Pathologic classification of cortical lesions. (a) Type 1 “Leukocortical” lesions involve the deeper layers of gray matter and underlying white matter. Arrow head demonstrates the portion of the lesion extending into the white matter. (b) Type 2 “Intracortical” lesions are small lesions completely contained within the cortex, typically centered around small blood vessels. (c) Type 3 “Subpial” lesions extend from the pial surface into the superficial cortical layers, not reaching the white matter. (d) Type 4 “Subpial” lesions involve all layers of the gray matter but do not involve underlying white matter.
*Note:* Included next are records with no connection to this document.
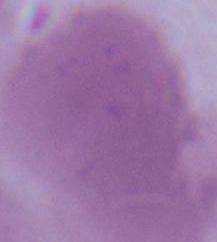

magnification = 1000x
identification = erythrocyte
modality = micrograph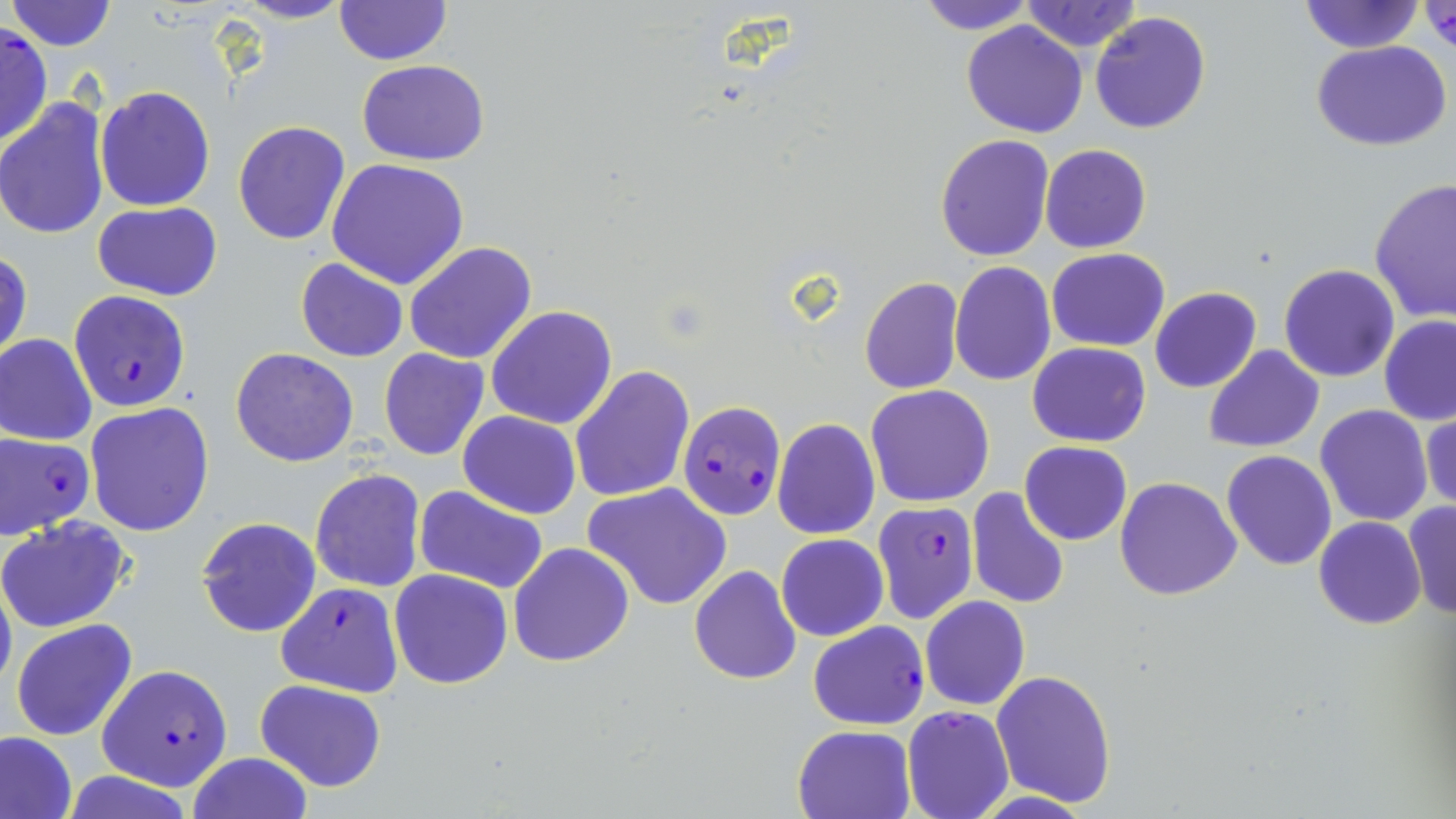
slide_level_diagnosis: Plasmodium falciparum
image_size: 1456×819 pixels
preparation: thin blood film
magnification: 1000x
modality: optical microscopy
uninfected_red_blood_cell_locations: 'approximate bounding boxes as named x1/y1/x2/y2 corners in pixels: (x1=233, y1=0, x2=353, y2=24), (x1=918, y1=0, x2=1035, y2=34), (x1=1019, y1=0, x2=1142, y2=53), (x1=1298, y1=0, x2=1423, y2=55), (x1=5, y1=1, x2=119, y2=51), (x1=333, y1=1, x2=453, y2=66), (x1=1418, y1=2, x2=1455, y2=54), (x1=1090, y1=10, x2=1212, y2=133), (x1=961, y1=21, x2=1088, y2=138), (x1=0, y1=25, x2=51, y2=148), (x1=1311, y1=41, x2=1454, y2=152), (x1=356, y1=59, x2=490, y2=166), (x1=94, y1=86, x2=215, y2=211), (x1=0, y1=99, x2=110, y2=241), (x1=233, y1=119, x2=351, y2=246), (x1=935, y1=135, x2=1054, y2=261), (x1=1040, y1=144, x2=1151, y2=254), (x1=327, y1=158, x2=472, y2=289), (x1=1368, y1=178, x2=1456, y2=325), (x1=93, y1=203, x2=222, y2=302), (x1=404, y1=240, x2=538, y2=365), (x1=1, y1=249, x2=32, y2=366), (x1=1046, y1=249, x2=1170, y2=351), (x1=295, y1=258, x2=409, y2=362), (x1=949, y1=261, x2=1057, y2=386), (x1=1279, y1=264, x2=1401, y2=383), (x1=858, y1=276, x2=963, y2=395), (x1=1151, y1=287, x2=1261, y2=394), (x1=486, y1=305, x2=619, y2=429), (x1=1379, y1=314, x2=1456, y2=425), (x1=1, y1=334, x2=97, y2=446), (x1=1026, y1=342, x2=1151, y2=447), (x1=1205, y1=345, x2=1325, y2=453), (x1=230, y1=346, x2=360, y2=468), (x1=378, y1=348, x2=490, y2=461), (x1=569, y1=365, x2=693, y2=505), (x1=865, y1=384, x2=994, y2=506), (x1=85, y1=404, x2=216, y2=537), (x1=1315, y1=405, x2=1434, y2=528), (x1=1421, y1=406, x2=1455, y2=517), (x1=458, y1=411, x2=582, y2=519), (x1=772, y1=418, x2=880, y2=539), (x1=1019, y1=441, x2=1133, y2=546), (x1=1221, y1=449, x2=1337, y2=569), (x1=310, y1=468, x2=426, y2=594), (x1=1115, y1=476, x2=1242, y2=600), (x1=584, y1=482, x2=733, y2=611), (x1=414, y1=486, x2=548, y2=594), (x1=966, y1=486, x2=1070, y2=609), (x1=1403, y1=502, x2=1456, y2=620), (x1=0, y1=515, x2=133, y2=635), (x1=196, y1=516, x2=321, y2=638), (x1=1313, y1=516, x2=1425, y2=630), (x1=775, y1=533, x2=888, y2=641), (x1=508, y1=543, x2=634, y2=667), (x1=688, y1=565, x2=801, y2=685), (x1=389, y1=569, x2=512, y2=689), (x1=0, y1=572, x2=16, y2=701), (x1=920, y1=595, x2=1030, y2=711), (x1=11, y1=619, x2=138, y2=741), (x1=991, y1=670, x2=1117, y2=807), (x1=254, y1=679, x2=387, y2=791), (x1=793, y1=726, x2=915, y2=818), (x1=0, y1=730, x2=77, y2=819), (x1=186, y1=753, x2=313, y2=819)'
field_of_view: one of a larger specimen
plasmodium_falciparum_infected_red_blood_cell_locations: 'approximate bounding boxes as named x1/y1/x2/y2 corners in pixels: (x1=69, y1=290, x2=191, y2=413), (x1=678, y1=400, x2=784, y2=522), (x1=0, y1=431, x2=95, y2=538), (x1=873, y1=500, x2=979, y2=623), (x1=274, y1=580, x2=405, y2=697), (x1=808, y1=620, x2=930, y2=730), (x1=98, y1=664, x2=233, y2=791), (x1=901, y1=704, x2=1013, y2=819)'
stain: May-Grünwald-Giemsa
2.2. Distribution/Extent of Gray Matter Demyelination

Cortical demyelinating lesions involve approximately 15–30% of the cortical gray matter [7, 12, 13]. Cortical demyelinating lesions occur in the early phases of relapsing remitting multiple sclerosis (RRMS) [14]; in rare cases occurring before focal WM lesions have developed [15]. Lesions accumulate over time, and in the later stages of secondary progressive and primary progressive multiple sclerosis (SPMS & PPMS) they are larger and are present in greater numbers [16, 17]. In fact, in some extreme cases of SPMS, cortical demyelinating lesions may involve up to 68% of the total cortical area [16].
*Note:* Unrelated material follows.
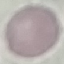
result = no malaria parasites detected
image type = cell patch, automatically extracted from a larger field of view and resized to 64 × 64 pixels
preparation = thin smear
stain = Giemsa
capture = smartphone camera at the microscope eyepieceGive the position of every Plasmodium parasite visible.
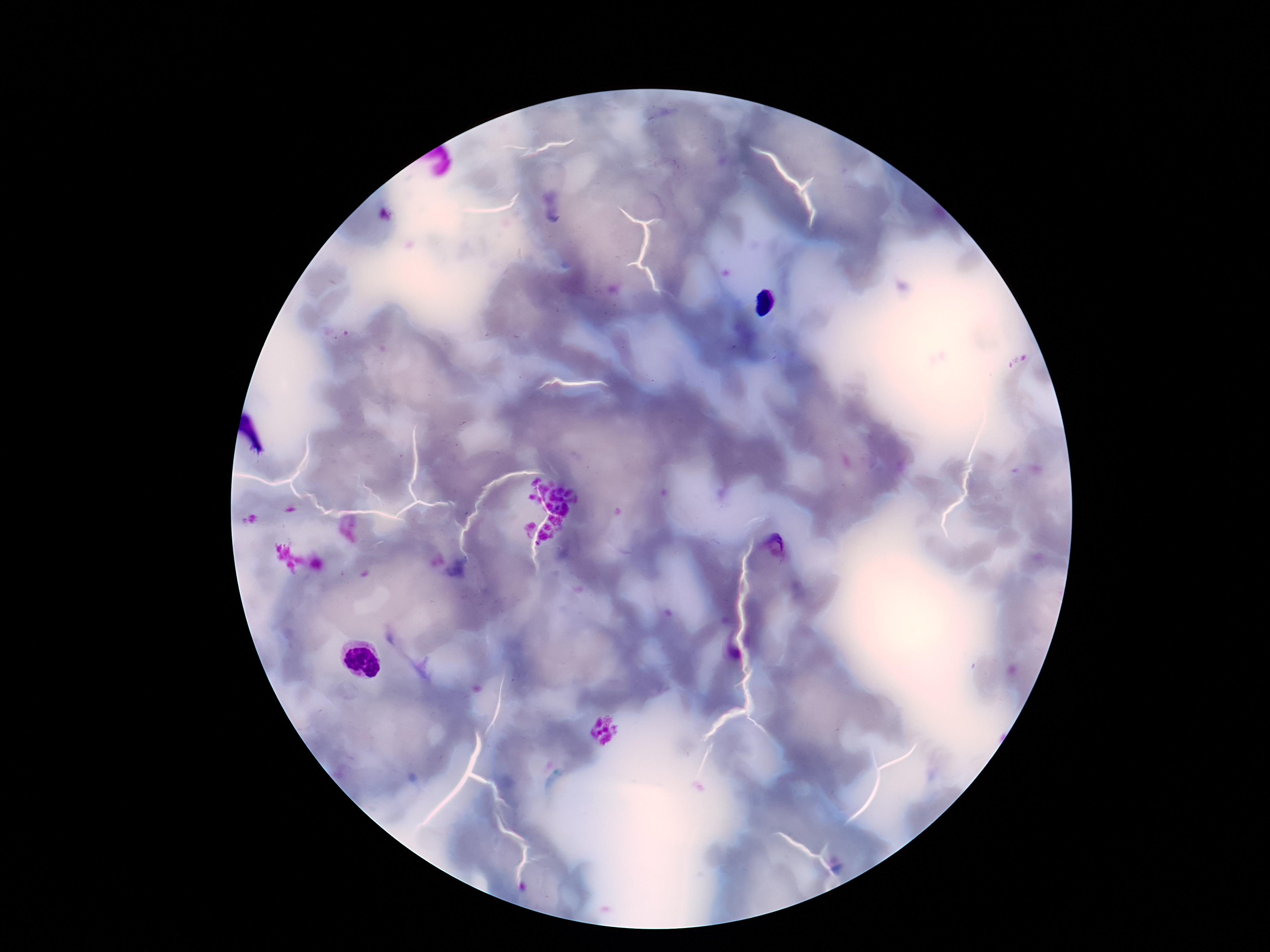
Cortical demyelination is clearly widespread, and while there are relatively little differences in the involvement of each brain lobe, in general, the frontal and temporal lobes are affected slightly more than the parietal or occipital lobes [8, 12]. Within the temporal lobe, the hippocampus can be heavily involved [18, 19]. Deep gray matter structures such as the caudate, putamen, globus pallidus, and thalamus can be affected [17, 20]. Gray matter in other structures can also be involved, most notably the cerebellum and spinal cord [13, 21, 22].

2.3. Pathogenesis of Gray Matter Pathology: Inflammation, Neurodegeneration, or Both?
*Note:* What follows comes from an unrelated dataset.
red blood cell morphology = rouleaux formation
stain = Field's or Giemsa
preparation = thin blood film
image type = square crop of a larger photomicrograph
Cortical lesions obtained from autopsy specimens demonstrate a marked lack of inflammation: they are characterized by a general absence of T-cell and B-cell lymphocytes, complement deposition, vascular inflammation, and blood-brain barrier disruption [7, 23]. This paucity of inflammation stands in stark contrast to the highly inflammatory nature of WM lesions, which contain thirteen times more lymphocytes and six times more microglia and macrophages than cortical lesions [10]. While the inflammatory cell content within cortical lesions at autopsy is quite low, most of the inflammatory cells that are present are part of the intrinsic CNS immune response: activated microglia [10]. While there is little inflammation within cortical specimens from autopsy, biopsies from patients in early MS suggest a different inflammatory picture, with extensive cortical lymphocytic infiltration seen in the cortex in some patients [14, 15].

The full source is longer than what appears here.